• Passage shown
== Segment start ==

A team of researchers from NOAA’s Northeast and Southeast Fisheries Science Centers are coming to a port near you! The team is visiting fishing ports in across the East Coast and Gulf of Mexico to collect information that can help improve our understanding of how fishery actions and conditions affect the lives of fishermen, their families, and communities.
A team of researchers affiliated with NOAA’s Northeast and Southeast Fisheries Science Centers will be visiting fishing ports all along the East Coast and Gulf of Mexico to talk face-to-face with the workers so crucial to commercial fishing operations: crew and hired captains.
The researchers will be visiting ports in these regions throughout the year, collecting a range of information that can help improve understanding of how fishery actions and conditions affect the lives of fishermen, their families, and communities.
This is the third time this crew survey has been conducted. The first two surveys interviewed crew and hired captains working in the Northeast region, and covering 10 states from Virginia to Maine. This third survey will now also include 8 states in the South Atlantic region and Gulf of Mexico.
“I want to take this chance to thank all who have already participated in this survey and those who will take it this year. Your willingness to share greatly expands our knowledge and understanding of social and economic issues that matter to the lives of those who work on our waterfronts,” said Lisa Colburn, a social scientist at the Northeast Fisheries Science Center who is one of the leaders of the project.
Crew are among the least documented workers in commercial fishing operations, and there is no ready list or database of crew members from which to work. To find out more, Colburn and a team from the Northeast and Southeast Fisheries Science Center designed a relatively simple survey. Interviewers will collect responses to survey questions in person from willing crew members. Paper copies of the survey will also be available, to fill out and mail in when convenient.
Surveyors are interviewing hired captains and crew all along the East Coast and Gulf of Mexico this year.
“To help fishery managers understand how regulatory actions affect people in the fishing business, we need data,” said Colburn. “We are also trying to ensure that we hear all voices. There’s just not enough data now on crew, including hired captains.”
Colburn stressed that no information is collected that would identify an individual taking the survey. “We are not collecting names or contact information or names of employers or vessels – really, nothing that would allow an individual to be identified.”
Instead, the survey focuses on topics such as recent work, typical fishing activity in a year, availability of work, types of work, fishing income, perceptions of fishery management and ability to participate in those decisions, job satisfaction, and well-being. It also gathers demographic information.

== Segment end ==

• Data shown
== Segment start ==

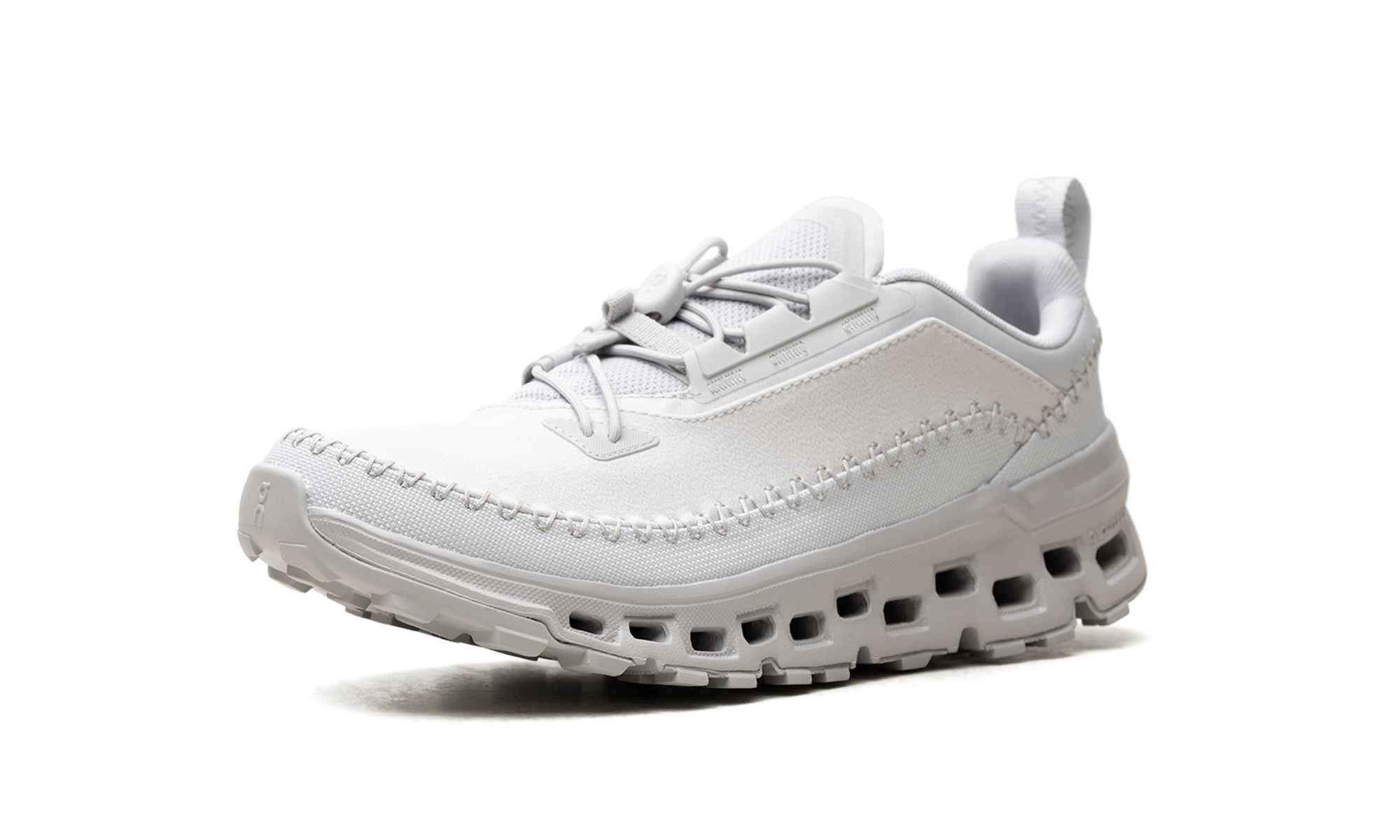 Cloudaway 2 Wmns "Glacier" 3WE30081067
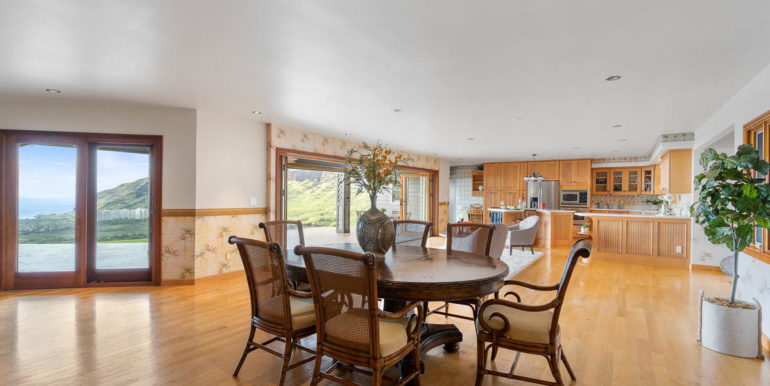 841469 Maunaolu St Waianae HI-019-017-Dining Room-MLS_Size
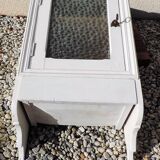 Medicine cabinet 1920/30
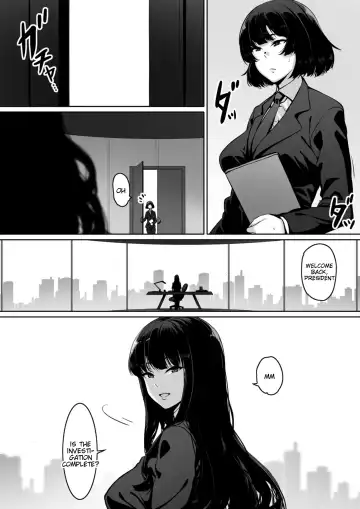 Kajibariki BroCon Ane Natsuki Hen Zoku Fhentai - Page 77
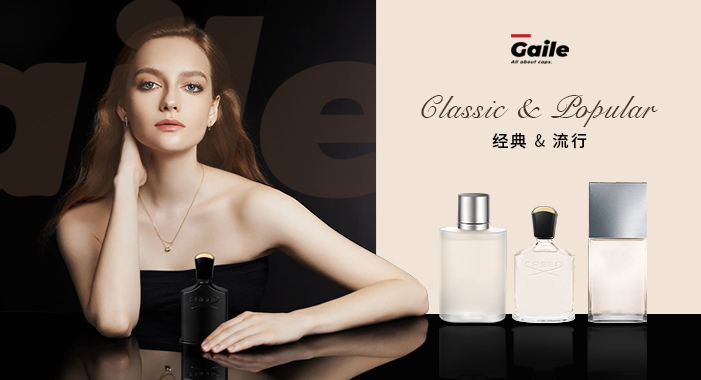 Services personnalisés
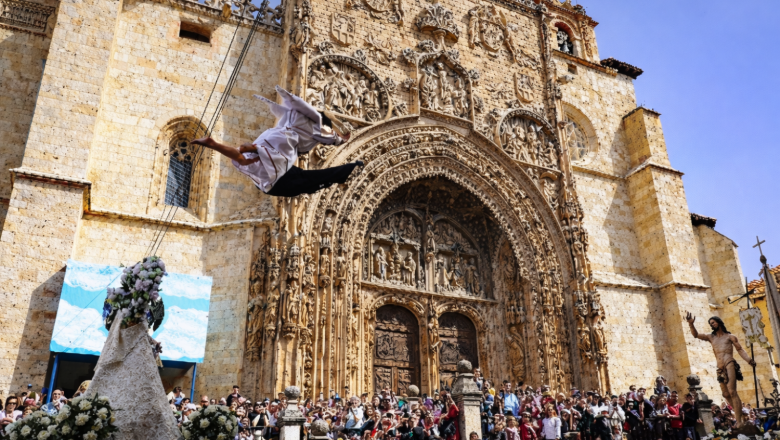 chatgpt image 20 mar 2026 10 05 50 20260320141319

== Segment end ==

• Brief A
Answer these questions using the crew survey article, one line each:
(i) How many times has this crew survey been conducted, counting the current one?
(ii) How many states did the first two surveys cover, and from which state to which?
(iii) At which science center does Lisa Colburn work as a social scientist?
• Brief B
List every kind of information that Colburn, in the crew survey article, says the survey is not collecting.
• Brief C
Carry on the crew survey article from its last sentence.

• Written answer A
(i) Three times; this is the third.
(ii) 10 states, from Virginia to Maine.
(iii) The Northeast Fisheries Science Center.

• Written answer B
- Names
- Contact information
- Names of employers
- Names of vessels

• Written answer C
This effort is one piece of a larger effort by the Science Centers to gather information about people who rely on commercial fishing for a livelihood, and the third effort that focuses on crew, including hired captains. The first was in 2012 -2013 and the second was in 2018-2019.
The team will be implementing a survey that is very similar to the one conducted in in 2018-2019. The questionnaire for that effort was revised based on lessons learned from the first survey. It’s shorter, with fewer questions, and takes about 20 minutes to complete, compared with 30 minutes or more required to complete the first survey.
The number of ports that will be visited is much larger than before with the expansion of the survey to the South Atlantic and the Gulf. The survey effort at each port is proportional to the social and economic importance of fishing and takes into account the tremendous diversity across this large area. That means the team needs to collect data in different seasons and from crew that work in different fisheries, on vessels that vary in length and in gear type. The goal is to get about 749 responses across major ports and fisheries.
Typically, there would be some kind of contact list to start from when planning a survey. Lacking that, interviewers try to time their efforts to be in places where crew are most likely to be available and not busy working. It isn’t easy to get that timing right, and sometimes people are just reluctant to participate.
“The best method we have found,” said Colburn, “is to go where crew are likely to be and do all we can to get information out ahead of time about what we are doing, why we are doing it, and how vital this information is to building a more complete picture of what is actually happening among fishing people and their communities.”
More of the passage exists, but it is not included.